Considerable work has gone into the development of an active diesel injector additive with both deposit keep clean and clean up capabilities. TFA-4681, a high molecular weight polyisobutylene (PIB) derivative with amine functionality, was developed. In testing done with a GM 6.2 liter engine, a Daimler Benz OM-616 engine, and in testing using two 1981 Mercedes Benz 240D vehicles, the effectiveness of this additive was established. Some principals of surfactant theory as they relate to this additive development are discussed. The additive behaves as a surfactant in hydrocarbon medium. According to theory, an additve can act as a detergent (keep clean) by adsorption on a metal surface and, also, as a dispersant (clean up) by forming micelles with deposits. Usually, only high molecular additives are capable of behaving as detergent/dispersants with both keep clean and clean up activity.

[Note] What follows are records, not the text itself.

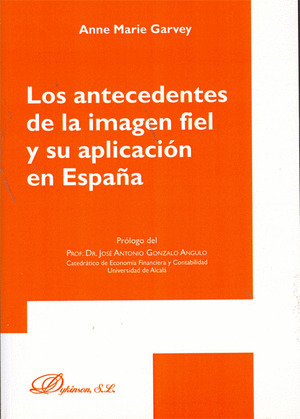 LOS ANTECEDENTES DE LA IMAGEN FIEL Y SU APLICACIÓN EN ESPAÑA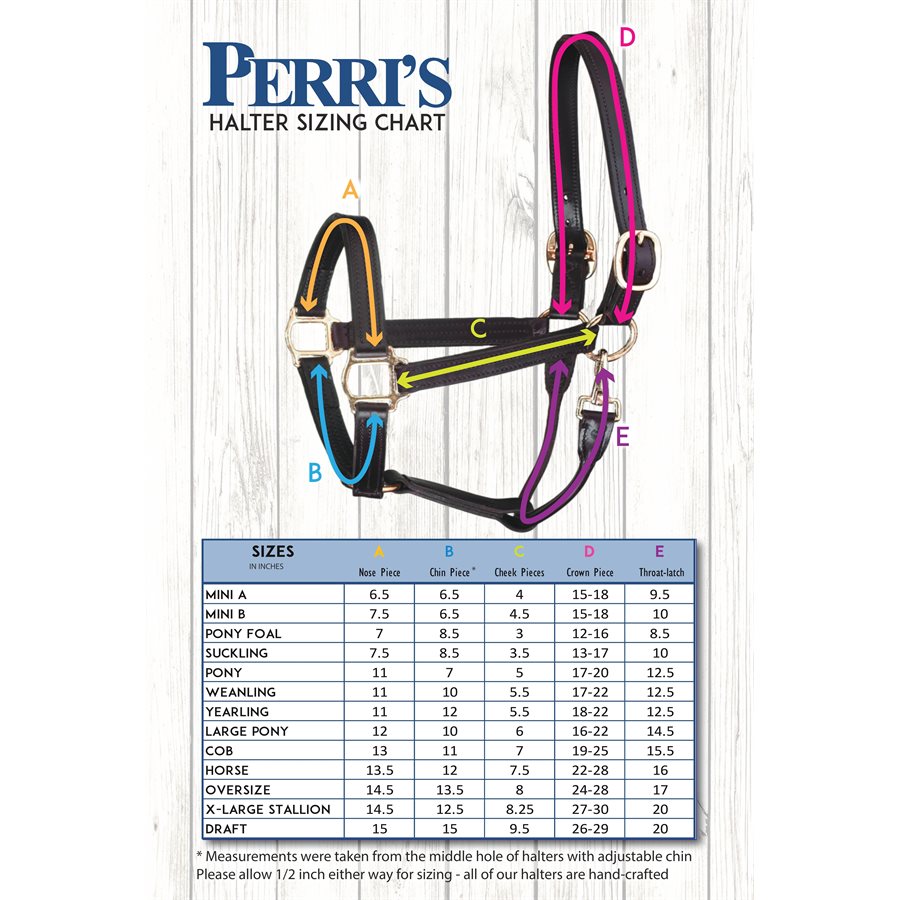 Perri’s® 7 / 8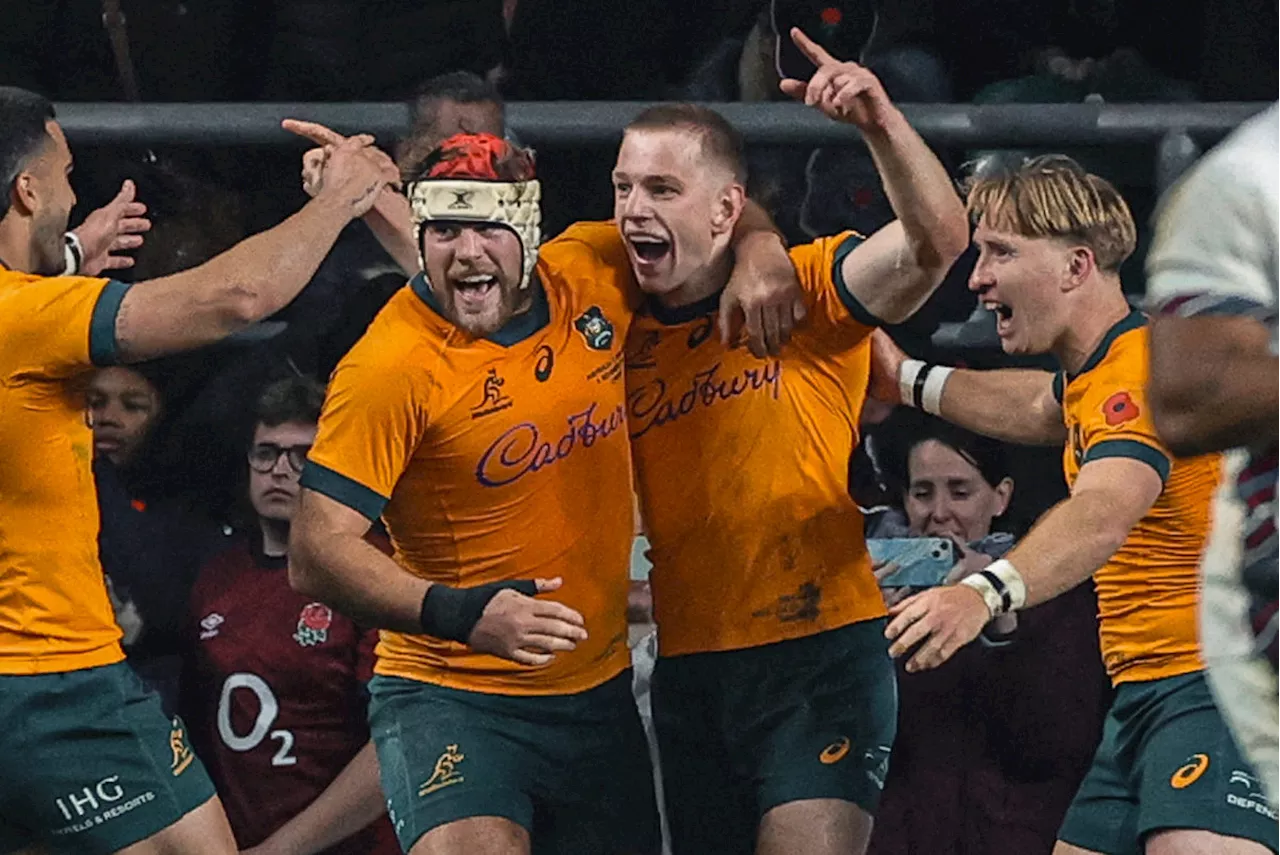 Wallabies stoked to ‘shut up critics’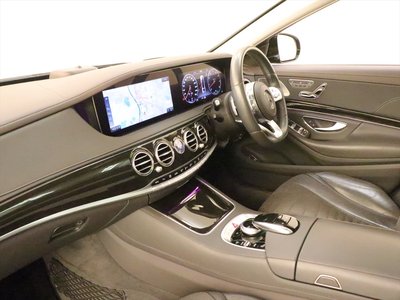 2019 Mercedes-BENZ S-CLASS — миниатюра 21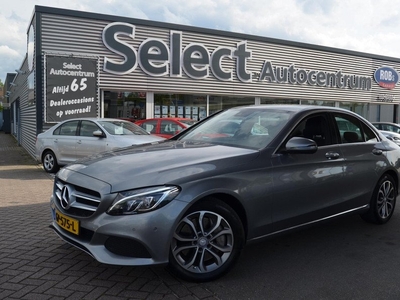 Mercedes-Benz C-klasse 350 e Lease Edition| AUTOMAAT| NAP|HYBRIDE|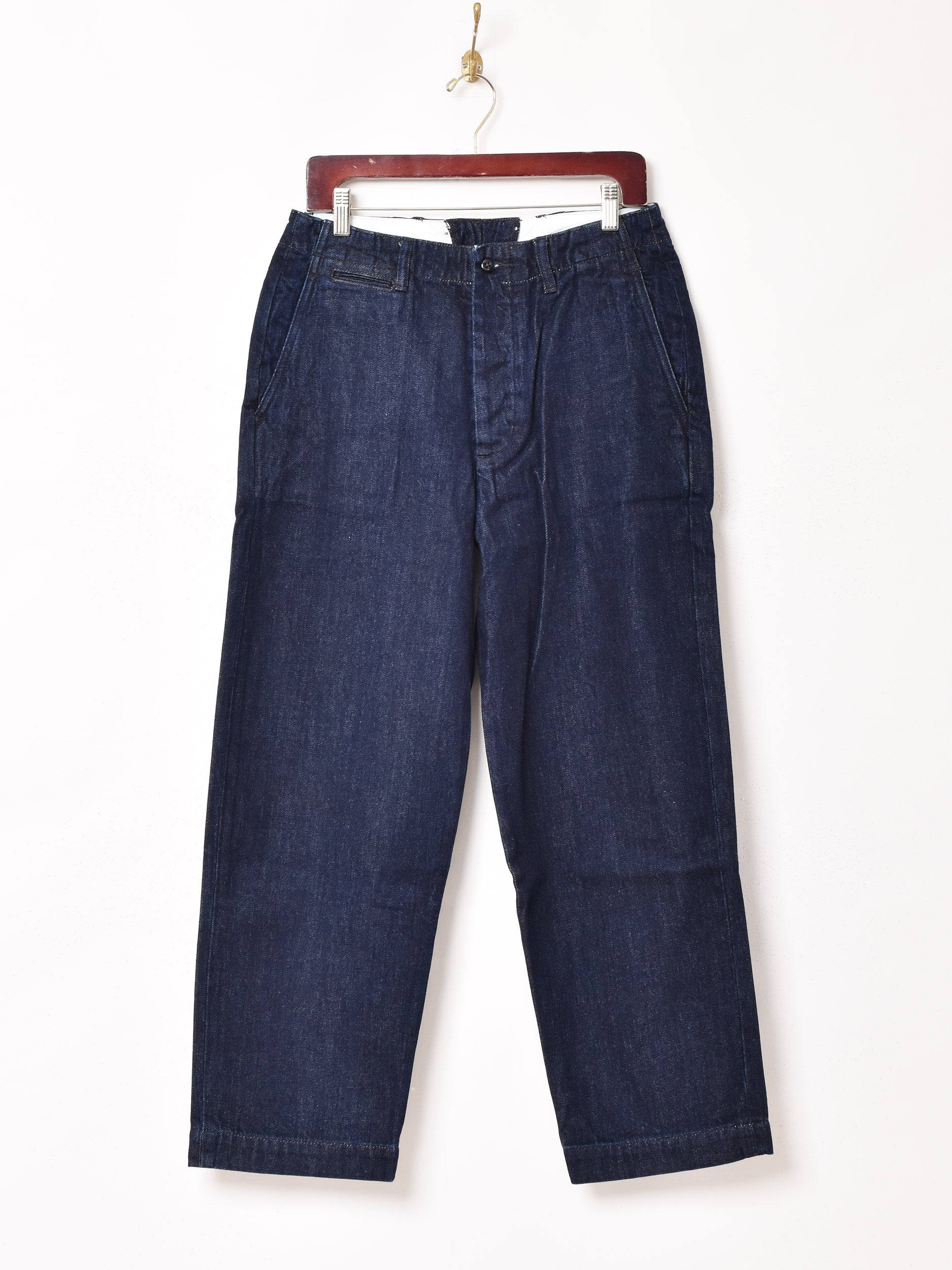 Backers スラックス デニムパンツ – 古着屋Top of the Hillのネット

A variety of diesel fuels were investigated to develop an injector test to evaluate detergent activity. In this test a 6.2 liter GM engine with indirect injector capabilities was run for either 15 or 50 hr. The injectors were then rated by air flow for plugging. Our results indicated variability due to differences in fuels. A high mercaptan content fuel increased injector plugging. On the other hand, blends of base fuel with 30 or 50% Light Cycle Gas oil (LCGO) had no effect upon injector plugging even though total aromatics, including polyaromatics, and total sulfur contents, primarily thiophenes, increased. A low sulfur content California fuel decreased injector plugging. The results suggested that mercaptans increase injector deposits while thiophenes do not. Some work was also done using two commercially available detergents. Both were effective in reducing injector plugging at proper concentrations (keep clean). Cleanup capability was noted for one of these additives.